SOURCE DATA ::
******************************
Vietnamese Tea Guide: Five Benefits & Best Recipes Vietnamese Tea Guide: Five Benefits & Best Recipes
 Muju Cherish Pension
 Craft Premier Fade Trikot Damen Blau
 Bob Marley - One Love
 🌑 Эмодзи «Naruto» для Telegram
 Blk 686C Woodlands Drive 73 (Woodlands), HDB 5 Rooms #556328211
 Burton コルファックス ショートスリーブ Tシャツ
******************************
EXERCISE ::
Copy the records above again, substituting "Coffee" for every instance of "Tea" and keeping everything else the same.

RESPONSE AREA ::
Vietnamese Coffee Guide: Five Benefits & Best Recipes Vietnamese Coffee Guide: Five Benefits & Best Recipes
 Muju Cherish Pension
 Craft Premier Fade Trikot Damen Blau
 Bob Marley - One Love
 🌑 Эмодзи «Naruto» для Telegram
 Blk 686C Woodlands Drive 73 (Woodlands), HDB 5 Rooms #556328211
 Burton コルファックス ショートスリーブ Tシャツ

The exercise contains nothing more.